The server now listens on http://0.0.0.0:8080/mcp and accepts MCP requests over the streamable-HTTP transport. Anything that speaks MCP over HTTP can call it: a Foundry-backed agent via FoundryChatClient.get_mcp_tool(...), a local MAF agent via MCPStreamableHTTPTool, an Anthropic API caller, or any other MCP client.

HTTP also unlocks the standard set of HTTP concerns: TLS, authentication, rate limiting, and reverse proxies. None of those are MCP-specific, but they all become your problem the moment your agent is reachable over the network. Most teams put the HTTP server behind their existing API gateway and let the gateway handle auth and TLS, leaving the MCP server itself focused on routing tool calls into the agent.

Pitfalls

A few things to plan for once your agent is on the other end of an MCP call.

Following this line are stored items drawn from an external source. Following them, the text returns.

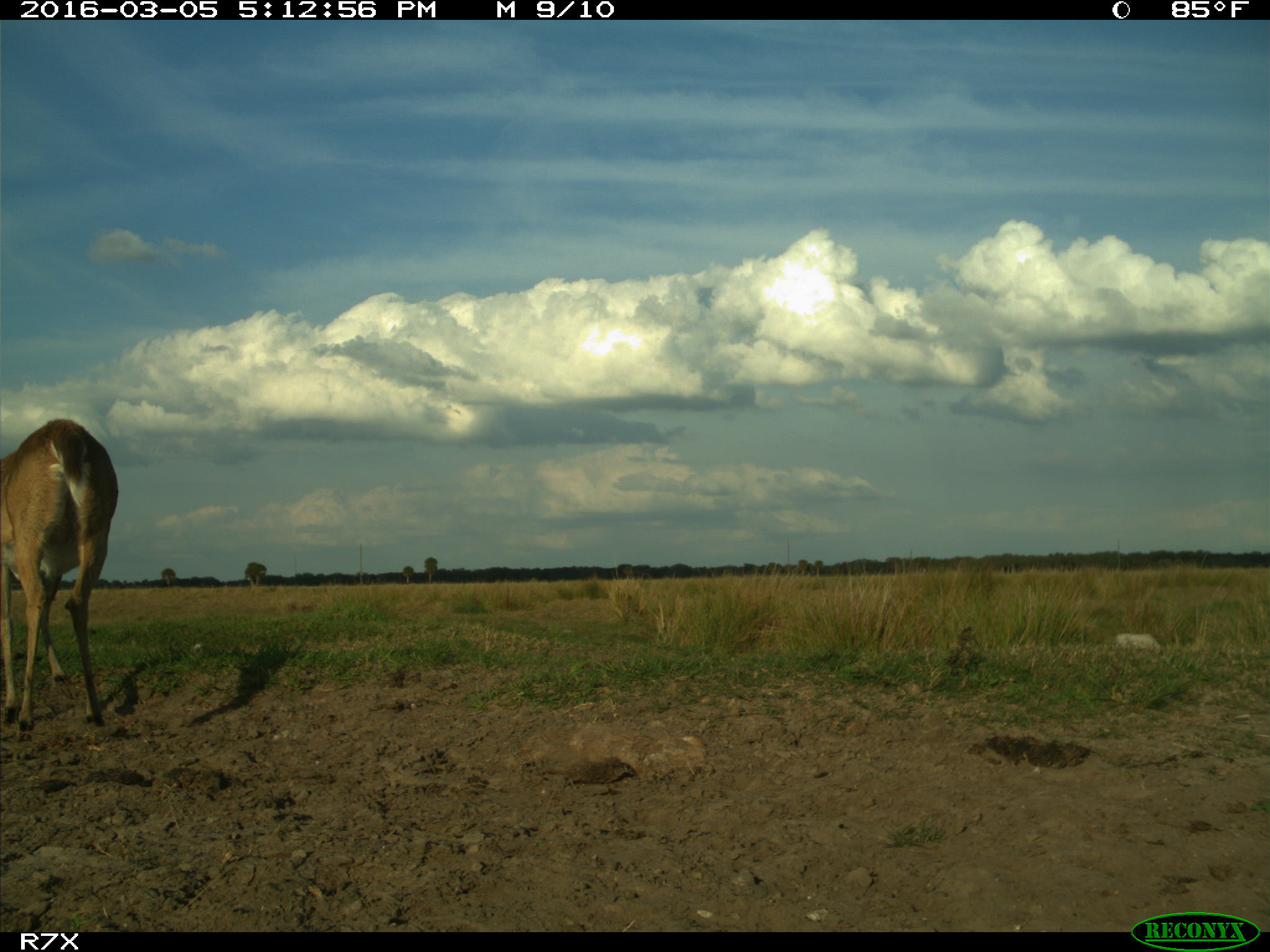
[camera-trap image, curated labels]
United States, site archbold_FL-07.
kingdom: Animalia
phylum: Chordata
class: Mammalia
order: Artiodactyla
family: Cervidae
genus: Odocoileus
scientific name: Odocoileus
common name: deer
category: unidentified deer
Unidentified deer (deer) (Odocoileus).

Errors propagate in unhelpful ways by default. If the agent run fails, the simplest implementation lets the exception bubble out of ask_weather, which the MCP framework turns into a generic tool error on the consumer side. The consumer’s model sees a wall-of-text traceback and usually does not recover well. Catch the exception in the wrapper, log the details on the server side, and return a short, actionable error string the calling model can actually use.

Tracing crosses a process boundary and breaks unless you carry it across. If you have OpenTelemetry set up on both sides, propagate the trace context through the MCP call so the agent run on the server side joins the consumer’s trace. Without this, an MCP-exposed agent looks like a black box in your traces, which is exactly the wrong signal for debugging an agent-of-agents system. We will dig into this in the observability article later in the series.

Security is your responsibility once the server is exposed over HTTP. The MCP protocol does not specify authentication; that lives at the transport layer. For internal-only servers, network ACLs are usually enough. For anything internet-facing, pair the server with the same authentication path your other internal APIs use, and assume that any unauthenticated call is hostile.

Tool descriptions matter even more than they did when you were the consumer. The model on the other side is the one selecting your tool, and its decision is based entirely on the description text. Treat the docstrings on your @mcp.tool() functions like a public API: short, action-oriented, unambiguous, and stable across versions.

Finally, agents are stochastic. A tool that wraps an agent will not always return identical results for identical inputs, the way a deterministic tool would. Document this. Consumers will reasonably assume they can cache the result of a tool call by its inputs, and an agent-backed tool that quietly returns different answers on retry can produce confusing downstream behavior.

Summary

Wrapping a MAF agent in FastMCP turns it into a server that any MCP client can use, in any framework or language. The shape of the server is up to you: a single ask-anything entry point for free-form agents, a small set of specialized tools when the behavior decomposes cleanly, or a mix of both. The boundary between server and consumer is the agent’s input and output; everything inside the agent stays internal.

In the next article, we will look at the other side of “things outside the agent’s process”: context providers and pluggable memory. We have leaned on AgentSession to keep a single conversation alive in memory; for agents that need to remember a user across days, weeks, or systems, the session is too thin a primitive on its own.